**What the exercise asks**
Output, word for word, the part of the text on the Kennedy assassination that opens with the words containing "At the age of" and closes with "after his arrival.".

**Provided text**
# # # # # # #
November 22, 1963, marks the date when President John F. Kennedy was assassinated in downtown Dallas, fifty-eight years ago today.
At the age of forty-six, John Fitzgerald Kennedy was the youngest U.S. President elected into office and the youngest to have died. Speculation concerning his assassination has been a source of various conspiracy theories throughout the years.
Kennedy, the 35th President of the United States, was shot while riding in an open-car motorcade in downtown Dallas.
At 12:30 pm, two bullets from a rifle struck him in the head and neck. He was taken to Parkland Memorial Hospital, where he died shortly after his arrival.
A twenty-four-year-old Dallas resident, Lee Harvey Oswald, was accused of the shooting. Two days after the assassination, a local club owner named Jack Ruby shot and killed Oswald in the police basement where he was being held.
A ten-month investigation by then-Supreme Court Justice Earl Warren, known as The Warren Commission, concluded that Oswald acted alone when he fired on the motorcade.
However, “the Commission’s investigation was criticized for being incomplete,” recounted NPR News, “with a Congressional committee later concluding that Kennedy was “probably assassinated as a result of a conspiracy.'”
In 1992, Congress passed the President John F. Kennedy Assassination Records Collection Act, mandating that all government records concerning the assassination “should be eventually disclosed to enable the public to become fully informed about the history surrounding the assassination.”
The law also states that the release of the records can be postponed if their public disclosure would cause “identifiable harm” to military, intelligence, law enforcement, or foreign operations.
To date, more than 250,000 documents concerning the assassination and surrounding investigation have been released; that number represents about 90% of the government’s records on the subject.
# # # # # # #
**Recorded data**
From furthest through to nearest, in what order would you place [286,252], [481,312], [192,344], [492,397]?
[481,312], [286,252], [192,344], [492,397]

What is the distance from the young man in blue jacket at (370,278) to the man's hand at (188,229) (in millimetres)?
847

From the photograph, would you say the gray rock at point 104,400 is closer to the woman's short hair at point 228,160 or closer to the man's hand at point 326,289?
# # # # # # #
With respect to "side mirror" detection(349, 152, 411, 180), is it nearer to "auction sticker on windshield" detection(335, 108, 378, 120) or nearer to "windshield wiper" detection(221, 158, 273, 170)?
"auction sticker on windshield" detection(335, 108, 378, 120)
# # # # # # #
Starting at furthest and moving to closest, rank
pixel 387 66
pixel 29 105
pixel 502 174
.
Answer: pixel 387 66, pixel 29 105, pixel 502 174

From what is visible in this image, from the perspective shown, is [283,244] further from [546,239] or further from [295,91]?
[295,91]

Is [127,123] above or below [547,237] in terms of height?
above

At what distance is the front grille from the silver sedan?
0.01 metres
# # # # # # #
**Output below**
At the age of forty-six, John Fitzgerald Kennedy was the youngest U.S. President elected into office and the youngest to have died. Speculation concerning his assassination has been a source of various conspiracy theories throughout the years.
Kennedy, the 35th President of the United States, was shot while riding in an open-car motorcade in downtown Dallas.
At 12:30 pm, two bullets from a rifle struck him in the head and neck. He was taken to Parkland Memorial Hospital, where he died shortly after his arrival.